Consigna 1: Según el texto sobre la reforma sanitaria, ¿de qué dependería en adelante el salario de los médicos?
Consigna 2: Reproduzca el fragmento del texto sobre la reforma sanitaria comprendido entre «Las colas en» y «estadísticas empeoraron dramáticamente.», ambos incluidos.

Texto de lectura:
Érase un país
en el que la Sanidad funcionaba cada vez peor, a causa de una terrible reforma
legal al respecto, firmada por el Ministro de la cosa (que ni tenía idea de medicina,
ni había consentido escuchar a los médicos para hacerla). Para colmo, dicha
reforma fue acompañada de recortes económicos cada vez mayores, a la vez que se
invertía en la sanidad privada.
Las colas en los hospitales y centros de salud eran
interminables; las listas de espera, demenciales; y en los centros cada vez
había más colapso, menos medios, y el personal cualificado estaba cada vez más
desbordado y estresado. A muchos enfermos, el remedio le llegó demasiado tarde,
o no le llegó nunca, con lo que las estadísticas empeoraron dramáticamente.
Pero el Sr Ministro vio la luz: contrató a un “escribe-libros”
para que le sirviese de portavoz, publicando el Libro Blanco de la Sanidad.
El autor (que gozaba de grandes espacios en la radio y la
TV) dio en el clavo: la culpa era de los médicos, que no eran lo
suficientemente buenos, porque no se les evaluaba. En adelante, en vista de tal
sospecha, habría que entrar en las consultas de los galenos, para ver si hacían
bien su trabajo. Al mismo tiempo, se les ofreció la gran panacea: su salario
iría en función de los resultados. Si se curaban más enfermos, se les pagaría
más; y si no, pues menos, como enseña la buena lógica matemática. En caso de
que no mejorasen las curas reales, tampoco importaba: podía bastar con maquillar
los datos de los resultados, haciendo buenos diagnósticos, fuese cual fuese la
salud de los enfermos.

Ítems de datos:
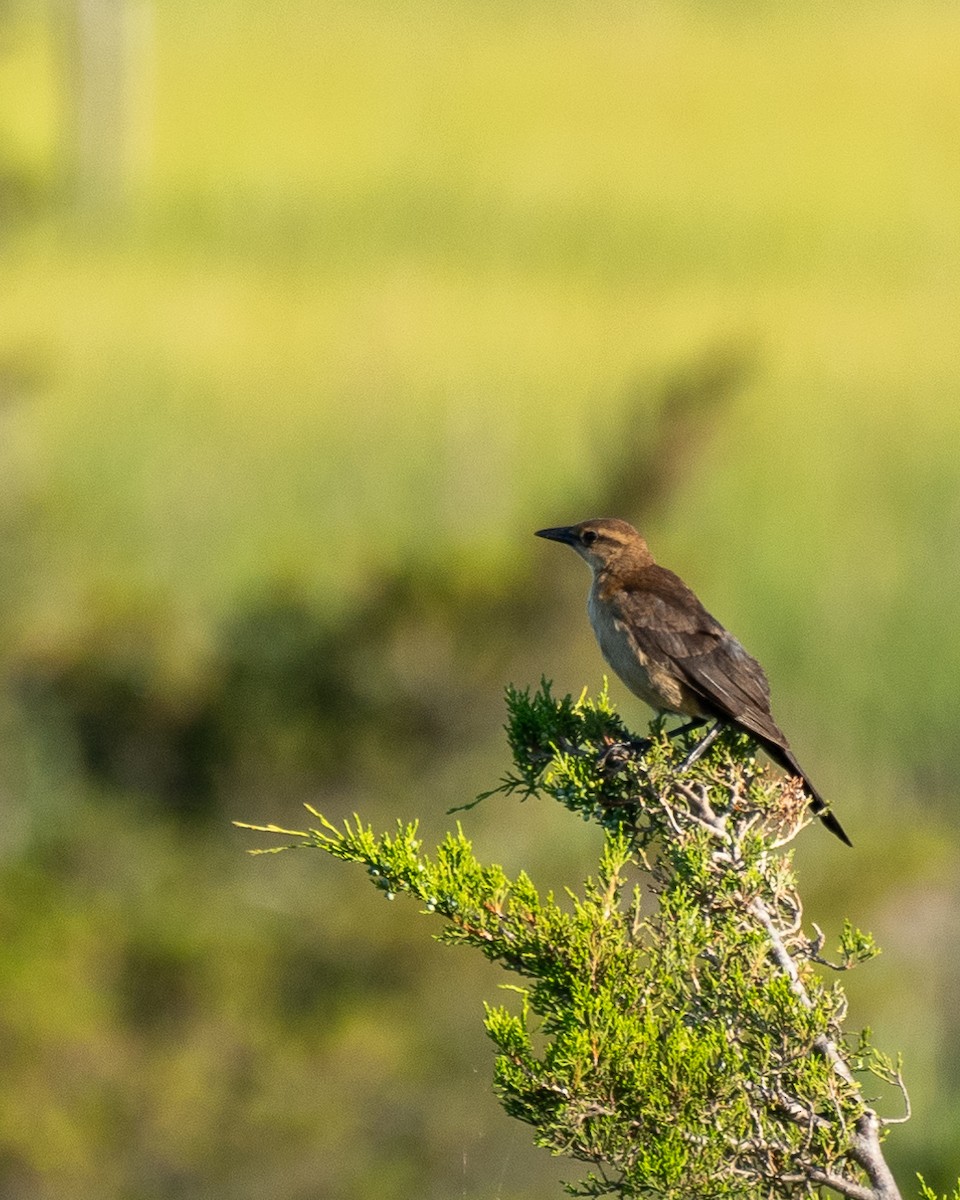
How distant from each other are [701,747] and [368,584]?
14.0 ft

...

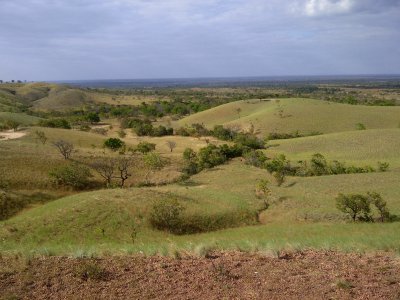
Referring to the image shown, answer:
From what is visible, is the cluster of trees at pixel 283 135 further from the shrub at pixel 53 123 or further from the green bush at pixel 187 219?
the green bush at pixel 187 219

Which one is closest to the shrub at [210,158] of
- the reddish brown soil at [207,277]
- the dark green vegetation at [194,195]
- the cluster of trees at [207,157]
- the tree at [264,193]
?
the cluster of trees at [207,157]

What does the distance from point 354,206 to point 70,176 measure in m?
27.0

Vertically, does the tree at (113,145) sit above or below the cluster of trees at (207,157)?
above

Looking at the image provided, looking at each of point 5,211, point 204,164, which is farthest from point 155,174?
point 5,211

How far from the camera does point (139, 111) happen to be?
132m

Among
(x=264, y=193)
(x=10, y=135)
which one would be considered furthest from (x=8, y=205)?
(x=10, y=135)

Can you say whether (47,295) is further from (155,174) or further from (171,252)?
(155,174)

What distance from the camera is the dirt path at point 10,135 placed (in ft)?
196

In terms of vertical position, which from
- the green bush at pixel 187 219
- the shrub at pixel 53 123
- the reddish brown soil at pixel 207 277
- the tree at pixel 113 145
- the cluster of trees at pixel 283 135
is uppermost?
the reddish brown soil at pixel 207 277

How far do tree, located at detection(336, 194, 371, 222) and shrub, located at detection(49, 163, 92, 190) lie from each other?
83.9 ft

* * *

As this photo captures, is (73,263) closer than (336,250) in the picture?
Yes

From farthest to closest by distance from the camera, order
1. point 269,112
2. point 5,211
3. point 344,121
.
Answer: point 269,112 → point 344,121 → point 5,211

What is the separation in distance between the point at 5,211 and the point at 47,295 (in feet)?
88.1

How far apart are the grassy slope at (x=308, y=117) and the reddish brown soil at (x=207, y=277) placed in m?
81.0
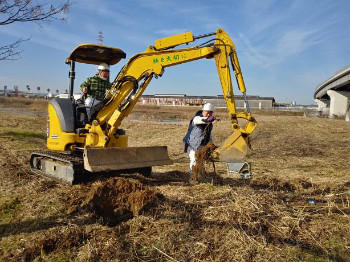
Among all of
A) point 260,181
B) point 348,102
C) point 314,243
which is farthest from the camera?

Respuesta 1: De los resultados.

Respuesta 2:
Las colas en los hospitales y centros de salud eran
interminables; las listas de espera, demenciales; y en los centros cada vez
había más colapso, menos medios, y el personal cualificado estaba cada vez más
desbordado y estresado. A muchos enfermos, el remedio le llegó demasiado tarde,
o no le llegó nunca, con lo que las estadísticas empeoraron dramáticamente.